Set to return for Season 2 are Sex/Life’s series regulars Sarah Shahi, Mike Vogel, Adam Demos, and Margaret Odette. Production will take place once again in Toronto.
The female-written and directed show’s controversial take on female sexuality raised a lot of hackles from critics who condemned it as “the pornification of Netflix” and as revealing the “low key truth about a woman’s mindset.” Often, the reviews are polarized along gender political and sexual lines because most understand exactly what the butterfly analogy in the first episode means. After all, Billie has a successful husband, two beautiful children, and a mansion in the suburbs. Society tells us she should count her blessings, right? So why would Billie want to be released from that jar? But her once amazing sex life has grown stagnant, and deep down, she believes freakiness between the sheets was part of the deal. So why shouldn’t she long for the time when her world was a beautiful and sexy oasis? Much of the series involves her adjusting to monogamy, motherhood, trying to keep things spicy in the bedroom with her successful but boring husband, and fighting the temptation to bang her pretty and fabulously well-hung ex-boyfriend.

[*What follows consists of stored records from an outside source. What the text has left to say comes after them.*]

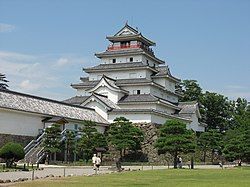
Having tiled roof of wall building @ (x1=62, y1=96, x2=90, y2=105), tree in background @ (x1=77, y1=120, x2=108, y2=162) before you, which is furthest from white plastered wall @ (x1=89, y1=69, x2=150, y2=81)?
tree in background @ (x1=77, y1=120, x2=108, y2=162)

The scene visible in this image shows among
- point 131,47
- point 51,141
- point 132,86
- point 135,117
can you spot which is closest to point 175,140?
point 51,141

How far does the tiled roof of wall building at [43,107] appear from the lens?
41938mm

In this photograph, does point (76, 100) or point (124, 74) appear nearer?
point (124, 74)

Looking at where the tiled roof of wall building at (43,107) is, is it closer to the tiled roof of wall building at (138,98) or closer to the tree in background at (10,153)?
the tiled roof of wall building at (138,98)

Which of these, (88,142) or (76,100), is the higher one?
(76,100)

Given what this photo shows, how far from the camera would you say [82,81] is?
213 ft

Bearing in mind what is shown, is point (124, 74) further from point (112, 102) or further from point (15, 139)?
point (15, 139)

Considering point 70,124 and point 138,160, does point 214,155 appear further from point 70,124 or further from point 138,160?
point 70,124

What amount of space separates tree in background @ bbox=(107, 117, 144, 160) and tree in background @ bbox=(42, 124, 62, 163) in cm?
773

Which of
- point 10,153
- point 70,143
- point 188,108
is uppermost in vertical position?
point 188,108

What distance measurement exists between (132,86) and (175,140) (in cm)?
1877

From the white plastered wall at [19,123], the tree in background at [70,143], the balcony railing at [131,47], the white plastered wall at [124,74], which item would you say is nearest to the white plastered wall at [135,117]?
the white plastered wall at [124,74]

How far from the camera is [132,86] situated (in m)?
58.4

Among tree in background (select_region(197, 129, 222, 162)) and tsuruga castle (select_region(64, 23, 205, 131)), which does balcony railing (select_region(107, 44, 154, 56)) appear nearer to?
tsuruga castle (select_region(64, 23, 205, 131))
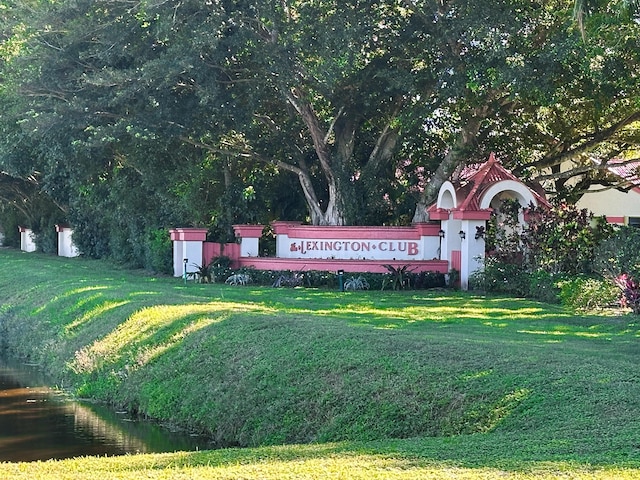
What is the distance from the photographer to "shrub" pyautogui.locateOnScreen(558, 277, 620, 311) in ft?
63.4

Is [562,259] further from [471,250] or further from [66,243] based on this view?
[66,243]

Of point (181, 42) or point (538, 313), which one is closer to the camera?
point (538, 313)

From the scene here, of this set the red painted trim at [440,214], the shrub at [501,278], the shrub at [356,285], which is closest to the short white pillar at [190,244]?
the shrub at [356,285]

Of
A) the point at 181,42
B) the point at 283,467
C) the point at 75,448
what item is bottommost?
the point at 75,448

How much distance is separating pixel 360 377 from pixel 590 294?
335 inches

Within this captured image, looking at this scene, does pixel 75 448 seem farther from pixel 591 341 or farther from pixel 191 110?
pixel 191 110

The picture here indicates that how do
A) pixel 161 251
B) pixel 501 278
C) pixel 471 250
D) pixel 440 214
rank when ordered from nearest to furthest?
pixel 501 278 < pixel 471 250 < pixel 440 214 < pixel 161 251

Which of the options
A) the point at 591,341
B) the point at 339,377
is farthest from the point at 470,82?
the point at 339,377

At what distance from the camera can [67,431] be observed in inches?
551

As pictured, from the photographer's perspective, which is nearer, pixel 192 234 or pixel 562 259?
pixel 562 259

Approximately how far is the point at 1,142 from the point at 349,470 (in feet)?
105

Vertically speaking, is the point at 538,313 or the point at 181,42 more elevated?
the point at 181,42

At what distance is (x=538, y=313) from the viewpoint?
18.9m

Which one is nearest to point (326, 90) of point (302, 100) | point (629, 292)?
point (302, 100)
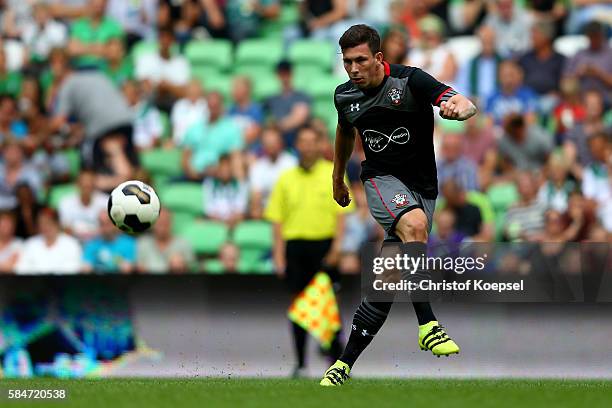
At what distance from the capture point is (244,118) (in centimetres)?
1564

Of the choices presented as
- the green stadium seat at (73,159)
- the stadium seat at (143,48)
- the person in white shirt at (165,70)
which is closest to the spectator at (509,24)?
the person in white shirt at (165,70)

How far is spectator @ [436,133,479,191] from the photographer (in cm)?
1388

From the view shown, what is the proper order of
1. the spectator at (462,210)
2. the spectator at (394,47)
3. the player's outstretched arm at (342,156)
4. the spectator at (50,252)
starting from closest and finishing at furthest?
the player's outstretched arm at (342,156), the spectator at (462,210), the spectator at (394,47), the spectator at (50,252)

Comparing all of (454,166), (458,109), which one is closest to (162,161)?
(454,166)

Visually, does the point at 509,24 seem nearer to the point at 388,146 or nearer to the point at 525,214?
the point at 525,214

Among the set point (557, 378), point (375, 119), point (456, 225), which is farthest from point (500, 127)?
point (375, 119)

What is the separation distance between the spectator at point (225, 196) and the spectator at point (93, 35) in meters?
2.77

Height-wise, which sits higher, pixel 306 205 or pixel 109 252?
pixel 306 205

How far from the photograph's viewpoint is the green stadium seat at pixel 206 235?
14.4m

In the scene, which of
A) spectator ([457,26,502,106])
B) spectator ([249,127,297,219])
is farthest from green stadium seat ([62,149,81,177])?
spectator ([457,26,502,106])

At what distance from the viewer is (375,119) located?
8336mm

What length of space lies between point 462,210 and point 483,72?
3.02m

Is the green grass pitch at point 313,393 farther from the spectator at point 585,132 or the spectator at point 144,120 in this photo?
the spectator at point 144,120

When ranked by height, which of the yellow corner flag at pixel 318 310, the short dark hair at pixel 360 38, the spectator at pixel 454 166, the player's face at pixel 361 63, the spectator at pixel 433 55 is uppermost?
the short dark hair at pixel 360 38
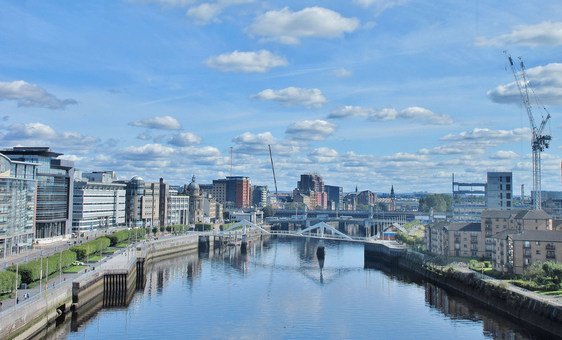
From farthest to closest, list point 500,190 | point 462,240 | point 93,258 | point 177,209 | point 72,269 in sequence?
point 177,209 → point 500,190 → point 462,240 → point 93,258 → point 72,269

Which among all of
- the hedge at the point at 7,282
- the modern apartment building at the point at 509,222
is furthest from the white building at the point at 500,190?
the hedge at the point at 7,282

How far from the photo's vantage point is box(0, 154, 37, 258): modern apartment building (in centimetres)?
8250

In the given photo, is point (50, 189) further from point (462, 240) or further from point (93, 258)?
point (462, 240)

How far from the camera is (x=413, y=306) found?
6881cm

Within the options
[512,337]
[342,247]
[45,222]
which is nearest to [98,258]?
[45,222]

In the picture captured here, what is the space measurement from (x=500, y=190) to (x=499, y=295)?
9809 centimetres

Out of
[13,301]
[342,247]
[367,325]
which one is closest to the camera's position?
[13,301]

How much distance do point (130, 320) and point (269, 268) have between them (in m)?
47.7

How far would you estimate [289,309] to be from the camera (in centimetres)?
6519

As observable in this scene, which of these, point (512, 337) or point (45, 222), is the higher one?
point (45, 222)

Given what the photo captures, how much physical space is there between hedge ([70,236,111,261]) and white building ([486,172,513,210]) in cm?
9511

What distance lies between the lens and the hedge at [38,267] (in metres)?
59.6

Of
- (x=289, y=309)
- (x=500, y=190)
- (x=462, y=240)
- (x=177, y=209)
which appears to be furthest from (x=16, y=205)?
(x=500, y=190)

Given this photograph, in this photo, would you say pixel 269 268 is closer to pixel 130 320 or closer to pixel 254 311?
pixel 254 311
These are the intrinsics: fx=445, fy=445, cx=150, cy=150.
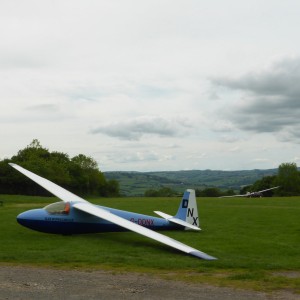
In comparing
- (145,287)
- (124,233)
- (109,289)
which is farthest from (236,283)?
(124,233)

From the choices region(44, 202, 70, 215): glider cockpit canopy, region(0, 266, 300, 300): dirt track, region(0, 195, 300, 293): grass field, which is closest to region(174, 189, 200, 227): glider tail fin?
region(0, 195, 300, 293): grass field

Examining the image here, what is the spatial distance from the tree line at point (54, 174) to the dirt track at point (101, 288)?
70390 millimetres

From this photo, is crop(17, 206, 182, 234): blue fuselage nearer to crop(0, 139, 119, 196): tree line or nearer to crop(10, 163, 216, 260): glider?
crop(10, 163, 216, 260): glider

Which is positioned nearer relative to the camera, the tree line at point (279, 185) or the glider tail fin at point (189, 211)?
the glider tail fin at point (189, 211)

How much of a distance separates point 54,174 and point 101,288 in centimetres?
8419

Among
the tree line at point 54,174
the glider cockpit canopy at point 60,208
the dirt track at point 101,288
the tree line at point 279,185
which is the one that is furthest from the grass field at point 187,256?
the tree line at point 279,185

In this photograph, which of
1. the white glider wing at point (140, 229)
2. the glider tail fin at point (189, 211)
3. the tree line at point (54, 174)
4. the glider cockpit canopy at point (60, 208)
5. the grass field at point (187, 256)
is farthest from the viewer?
the tree line at point (54, 174)

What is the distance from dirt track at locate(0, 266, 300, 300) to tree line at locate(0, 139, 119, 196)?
231 feet

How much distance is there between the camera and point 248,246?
1577 cm

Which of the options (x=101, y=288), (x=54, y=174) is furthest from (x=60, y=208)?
(x=54, y=174)

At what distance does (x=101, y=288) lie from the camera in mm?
9484

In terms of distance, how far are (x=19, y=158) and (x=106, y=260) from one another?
99.1 m

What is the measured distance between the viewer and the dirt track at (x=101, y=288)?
8844mm

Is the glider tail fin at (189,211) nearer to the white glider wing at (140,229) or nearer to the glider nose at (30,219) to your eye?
the white glider wing at (140,229)
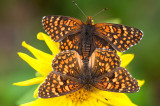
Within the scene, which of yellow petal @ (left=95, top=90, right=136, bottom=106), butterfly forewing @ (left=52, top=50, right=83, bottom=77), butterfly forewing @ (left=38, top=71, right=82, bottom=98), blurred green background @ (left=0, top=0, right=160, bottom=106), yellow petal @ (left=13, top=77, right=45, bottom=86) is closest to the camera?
butterfly forewing @ (left=38, top=71, right=82, bottom=98)

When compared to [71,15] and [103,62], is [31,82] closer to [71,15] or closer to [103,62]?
[103,62]

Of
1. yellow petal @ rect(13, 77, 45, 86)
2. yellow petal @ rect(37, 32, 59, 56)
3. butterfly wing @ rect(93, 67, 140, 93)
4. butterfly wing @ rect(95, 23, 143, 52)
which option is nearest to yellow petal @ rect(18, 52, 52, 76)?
yellow petal @ rect(13, 77, 45, 86)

To curb her urges, Billie spills her guts in highly suggestive and detailed blog posts. Her husband snoops and reads them, and the drama you might expect ensues. He puts up an angry front with her, but they secretly turn him on. This is a second clue as to the plot of season 2, an event that starts some serious soul searching (and fucking) as the couple navigates the choppy waters of what appears will become an open relationship but, if the cliff-hanger of the final episode is any indication, will be one-sided in Billie’s favor.
So who else has the feeling, based on the last five minutes of the last episode, that Bille’s husband now approves of her pending extramarital dalliance?